Thursday, April 24, 2014

Kedoshim: purified

Kedoshim: Purified

What does it mean to be kadosh?  Is the parsha offering instructions for the atainment of this undefined state? 
 There seem to be two versions.  One begins in chapter 19:2 Speak unto all the congregation of the children of Israel, and say unto them: Ye shall be holy.  and ends at 20:7 Sanctify yourselves therefore, and be ye holy.  Immediately thereafter, the second edition begins: 20:8: 8 And keep ye My statutes, and do them: I am the LORD who sanctify you.

In both editions, the first rule of the holy concerns relationship to parents.  The first time: (19:3)Ye shall fear every man his mother, and his father, and ye shall keep My sabbaths
The second time:  20:9: For whatsoever man there be that curseth his father or his mother shall surely be put to death; he hath cursed his father or his mother; his blood shall be upon him.

A few days ago I said Yizkor, the memorial prayer, for my parents. Honoring parents does not end when they die.  Sometimes, that is when it begins, sometimes that is when it improves.  When we say kaddish we become holy through honoring our parents. 

What holiness I have devolves from my parents.  There is a sense of kadosh, quoted by Chazal, as tokad aish: burnt in fire. When I said Yizkor, I was reminded of that polluting, purifying, unforgiving and unforgivable fire.  The fire that consumed all my granparents, uncles , aunts, etc Everyone whose closeness and kinship is reinforced at the end of parshath Kedoshim

Holiness, sanctity: you know it when you see it. 

Friday, April 11, 2014

Acharei Moth: Relationships

Acharei Moth: Relationships


 In every relationship  there are things that are off limits.

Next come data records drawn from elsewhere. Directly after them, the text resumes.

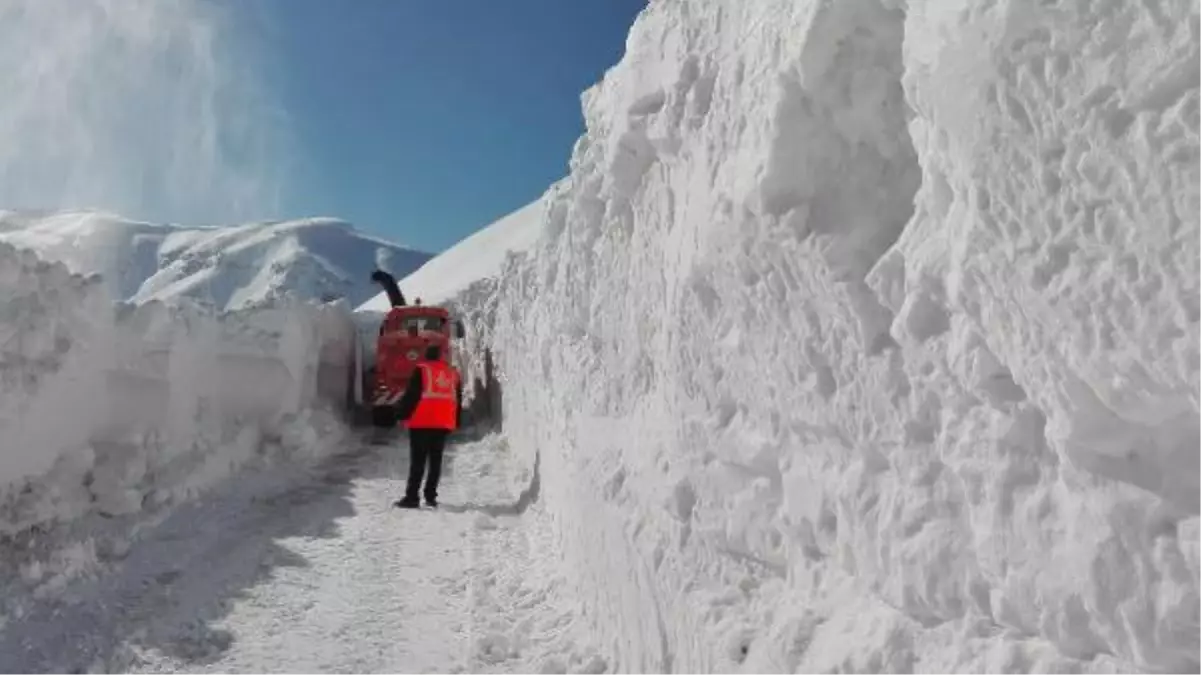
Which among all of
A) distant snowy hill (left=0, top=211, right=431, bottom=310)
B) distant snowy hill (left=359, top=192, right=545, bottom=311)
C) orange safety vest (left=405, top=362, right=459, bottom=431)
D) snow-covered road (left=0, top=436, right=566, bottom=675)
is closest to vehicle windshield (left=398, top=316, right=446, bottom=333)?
orange safety vest (left=405, top=362, right=459, bottom=431)

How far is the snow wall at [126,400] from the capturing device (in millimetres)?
7086

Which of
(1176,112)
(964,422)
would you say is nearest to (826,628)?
(964,422)

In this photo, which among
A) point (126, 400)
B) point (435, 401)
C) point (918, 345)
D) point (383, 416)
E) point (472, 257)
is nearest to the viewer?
point (918, 345)

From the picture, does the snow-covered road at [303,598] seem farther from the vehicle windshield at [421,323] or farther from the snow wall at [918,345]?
the vehicle windshield at [421,323]

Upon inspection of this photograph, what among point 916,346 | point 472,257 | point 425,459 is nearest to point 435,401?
point 425,459

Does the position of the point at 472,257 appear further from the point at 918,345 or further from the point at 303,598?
the point at 918,345

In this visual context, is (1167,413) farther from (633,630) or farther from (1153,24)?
(633,630)

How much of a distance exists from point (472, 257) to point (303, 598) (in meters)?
31.4

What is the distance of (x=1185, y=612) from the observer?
1646mm

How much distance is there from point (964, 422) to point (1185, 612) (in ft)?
2.20

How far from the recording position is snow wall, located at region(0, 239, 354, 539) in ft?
23.2

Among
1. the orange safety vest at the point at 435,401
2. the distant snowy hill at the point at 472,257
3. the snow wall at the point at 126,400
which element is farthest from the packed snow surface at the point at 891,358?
the distant snowy hill at the point at 472,257

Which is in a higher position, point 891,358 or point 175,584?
point 891,358

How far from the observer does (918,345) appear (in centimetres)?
239
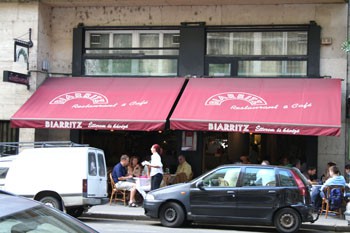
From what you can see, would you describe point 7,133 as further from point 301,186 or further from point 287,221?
point 301,186

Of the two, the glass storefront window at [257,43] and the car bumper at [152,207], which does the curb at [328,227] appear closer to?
the car bumper at [152,207]

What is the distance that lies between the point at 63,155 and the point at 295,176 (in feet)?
17.9

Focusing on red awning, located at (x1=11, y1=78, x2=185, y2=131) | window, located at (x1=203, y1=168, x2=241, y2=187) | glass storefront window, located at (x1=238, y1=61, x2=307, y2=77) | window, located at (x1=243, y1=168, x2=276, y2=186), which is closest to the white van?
window, located at (x1=203, y1=168, x2=241, y2=187)

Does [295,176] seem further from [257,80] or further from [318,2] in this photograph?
[318,2]

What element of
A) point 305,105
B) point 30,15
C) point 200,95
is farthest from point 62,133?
point 305,105

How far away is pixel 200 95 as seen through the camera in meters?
16.6

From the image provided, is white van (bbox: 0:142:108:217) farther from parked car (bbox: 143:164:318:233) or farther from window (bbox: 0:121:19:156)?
window (bbox: 0:121:19:156)

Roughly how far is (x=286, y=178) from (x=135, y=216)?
4.22 meters

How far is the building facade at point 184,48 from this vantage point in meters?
17.0

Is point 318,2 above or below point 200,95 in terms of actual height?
above

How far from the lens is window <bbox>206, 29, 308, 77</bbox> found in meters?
17.3

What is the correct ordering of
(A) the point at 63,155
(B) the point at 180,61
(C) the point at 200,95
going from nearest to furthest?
(A) the point at 63,155 → (C) the point at 200,95 → (B) the point at 180,61

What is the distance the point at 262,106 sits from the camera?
1583 centimetres

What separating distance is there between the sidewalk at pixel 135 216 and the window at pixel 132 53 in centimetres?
477
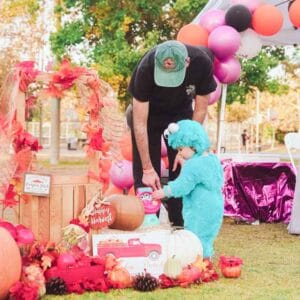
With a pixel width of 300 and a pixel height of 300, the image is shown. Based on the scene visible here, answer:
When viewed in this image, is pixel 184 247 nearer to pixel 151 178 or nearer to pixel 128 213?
pixel 128 213

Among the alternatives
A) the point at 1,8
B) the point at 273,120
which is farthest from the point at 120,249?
the point at 273,120

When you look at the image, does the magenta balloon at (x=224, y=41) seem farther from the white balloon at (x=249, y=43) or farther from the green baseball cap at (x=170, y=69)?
the green baseball cap at (x=170, y=69)

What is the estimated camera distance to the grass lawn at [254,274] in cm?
368

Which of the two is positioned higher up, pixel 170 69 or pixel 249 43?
pixel 249 43

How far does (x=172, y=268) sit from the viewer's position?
3936 millimetres

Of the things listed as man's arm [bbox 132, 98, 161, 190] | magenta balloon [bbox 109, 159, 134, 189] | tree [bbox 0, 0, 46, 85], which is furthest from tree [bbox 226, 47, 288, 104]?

That is a theme of this parsha.

Not everyone can enter the inner sanctum.  Even those who may enter, Aaron and his sons, may only do so  once a year,  and only  in the  prescribed way : With blazing incense, with animal blood.  The caporeth, the  ark cover, must be covered. with the cloud of smoke. There  is something special about being told how to approach, how to beg and how to love.

The end of the parsha ( read on Yom Kippur), tells us of the forbidden sexual relationships. Many of these taboos involve people with whom we have family relationships.  The addition of the sexual is an unwanted element, like the fire that Nadav and Avihu brought in their unauthorized, fatal entry into the inner sanctum.

The Haftorah for Shabbath Hagadol emphasizes the prerequisites for the Messiah:  Peace between the (wired) young and the (fading) old.  I think it implies that the Messianic assumption is also like the unwanted fire.  One may only enter the holy when invited and properly dressed and with the proper gifts



Friday, April 04, 2014

Metzorah: Purification

Thazriah, last weeks parsha, dealt primarily with diagnoses of various forms of tzoraath.  This week's parsha deals  with the post cure ritual: birds, blood, string, wood, water and animal sacrifices. This ritual does not cure the physical problem. The ritual attaches meaning to the emergence from the state of  sick pariah, reintroduction to normal life.

After the tragedy of the illness, after the  questions of theo - decency, after the vindication, there is the question of what happened? Why the tzoraath, why the isolation, the (temporary) death? In that time of isolation, when a person reviews his life, she certainly found a misspoken word, an inappropriate glance, a thought that should have been banished. Now, despite the culpability he is cured!

The ritual make sense of it all because the ritual is nonsense. It does not work on a rational level and its actions in the metaphysical realm are inexplicable.  The ritual evokes, it does not state. Like music or perfume, it has no words.

The dipping of the live bird in the mixture of water and blood of the dead bird is the most odd and moving part of the ritual.  The Haftorah of the desperate lepers who find the invading army conquered by hoof-beats and save their people ( who banished them) from the famine, parallels the liberation of the living bird after its immersion in the blood of the dead.  Is this the story of the  modern state of Israels?